Я уже не знала, где заканчивается рот Джеррита и начинается мой. Между ними не было места, слитые языки и губы, переплетенные руки. Он слился со мной сильным толчком, доставляя мне неописуемые мучения, которые заканчивались так сладко. Его возглас был пронзителен, как призыв чаек, гнездившихся на холмах. Наши крики слились воедино, когда, наконец, я почувствовала, как он вибрирует во мне, длинный и твердый, и сама задрожала от страсти в сильных мужских руках.
Времени у нас почти не осталось. Слишком уж короткой была та ночь. Но все равно, я не променяла бы ее на другую, потому что эта была самая прекрасная ночь в моей жизни. В моем сердце она навсегда заняла почетное место.
Мы встали, оделись. И в тишине направились назад к Хайтсу. Шел дождь. Факелы на древних стенах поместья мерцали, освещая тропу, по которой мы шли. Извилистая дорожка была скользкой от дождя и опасной в темноте. Казалось, что она бесконечна. Эти противные сырость и холод вернули нас к реальности и все очарование ночи померкло. Понемногу меня начинали охватывать сомнения. Я была близка с мужчиной. А ведь он еще мне не муж. Но что сделано, то сделано, теперь уже поздно что-либо изменить. Кроме того, не такое уж это страшное преступление: мы все равно поженимся. Решив этот вопрос, я подавила в своей душе смутную тревогу и заставила себя сосредоточиться на подъеме по холмам, стараясь не смотреть вниз, где пропасть круто обрывалась к чернеющему океану.
Казалось, прошла целая вечность, прежде чем мы добрались до Хайтса. Мне не хотелось идти в дом. Как я могла объяснить свой потрепанный вид, выражение глаз, совсем не такое, как у невинной молодой женщины, а такое, как у только что проснувшейся невесты? У ворот дома Джеррит подвел меня к старому, безумному слуге своего отца Реншоу. Тот был слишком пустоголов, чтобы что-либо заметить, и приказал ему заложить лошадей и подогнать экипаж.

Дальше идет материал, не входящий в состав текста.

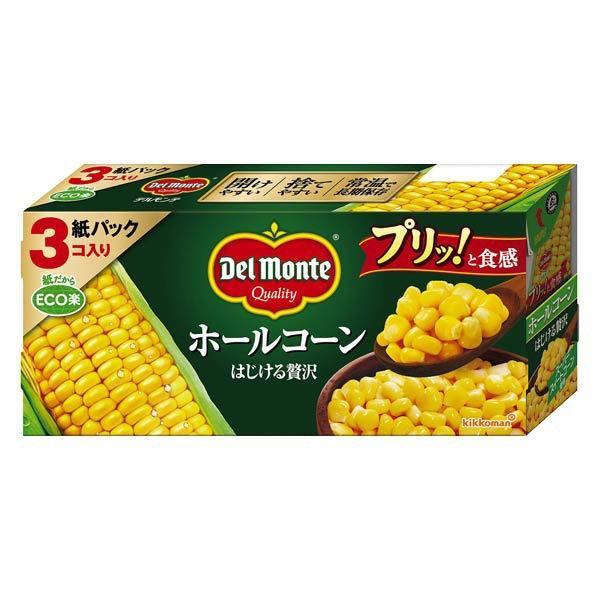 デルモンテ ホールコーン はじける贅沢 紙パック 190g×3個 1パック 素材缶詰(コーン) キッコーマン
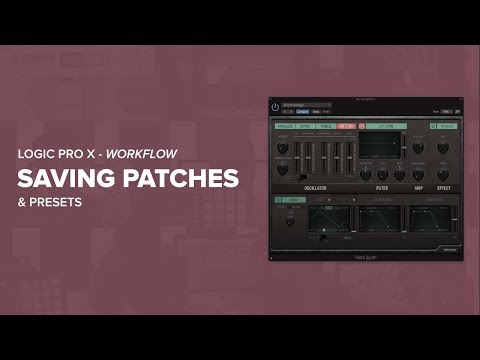 Saving Presets & Patches In Logic Pro X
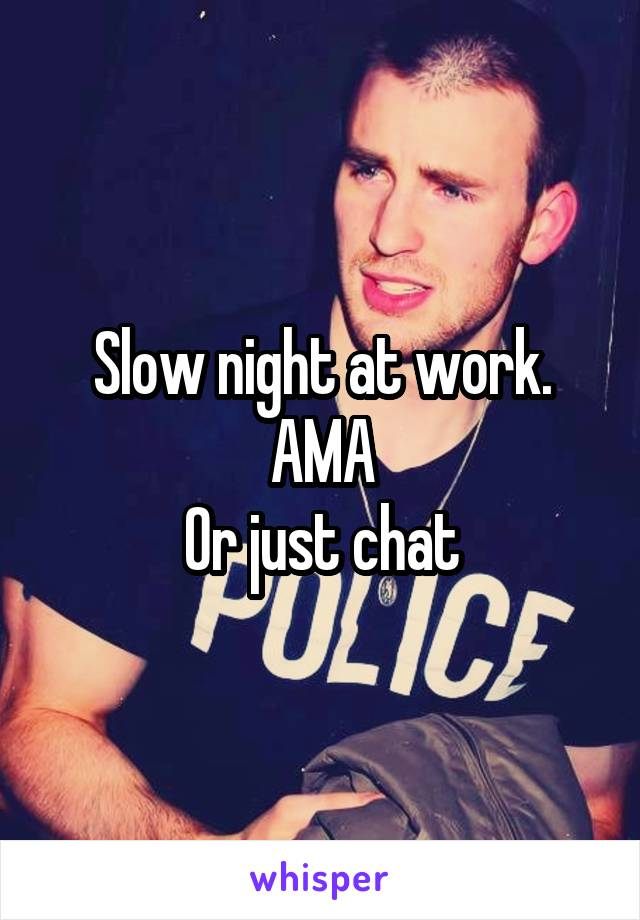 Slow night at work. AMA Or just chat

Потом, когда я, дрожа, уже сидела в одиноком жилище Реншоу, пытаясь согреться у очага, Джеррит оставил меня и пошел искать Клеменси. Он вернулся через некоторое время. Я так и не узнала, что Джеррит сказал ей. Когда он вернулся с моей горничной, ее лицо было белым, как мел, с двумя красными пятнами на щеках. Клеменси старалась избежать встречаться со мной глазами. Когда я заговорила с ней, она отвечала мне только: «Да, мисс Лаура», причем, с гораздо большим уважением, чем когда-либо ранее, не делая даже ни малейшего намека на мое состояние. Из этого я заключила, что Джеррит каким-то образом нагнал на нее столько страха, что она побоится что-нибудь разболтать об этой ночи.
Реншоу, хотя и сумасшедший, умело справлялся со своими обязанностями и, наконец, подогнал коляску Чендлеров. Верх коляски был поднят из-за дождя, а фонари мерцали в темноте мягким светом. Укрыв меня от дождя своим пальто, Джеррит помог нам с Клеменси забраться внутрь, потом взял у Реншоу кнут и вожжи. Старик слез и пошел к своему домику. Громко щелкнув кнутом, Джеррит стеганул лошадей. Коляска медленно покатилась по дороге.
– Я сказал дяде Уэллесу и тете Саре, что у тебя мигрень, – сообщил он мне, ловко управляя лошадьми, направляя их к Гранджу, – и ты прилегла в комнате Анжелы. Но так как тебе не стало легче, мне пришлось везти тебя домой. А так как, к счастью, – его глаза сверкнули в сторону моей безмолвной служанки, – Клеменси очень долго отсутствовала в этот вечер, все решили, что она около тебя, и поэтому история о головной боли явилась правдоподобным и удовлетворившим всех объяснением твоего отсутствия на вечеринке.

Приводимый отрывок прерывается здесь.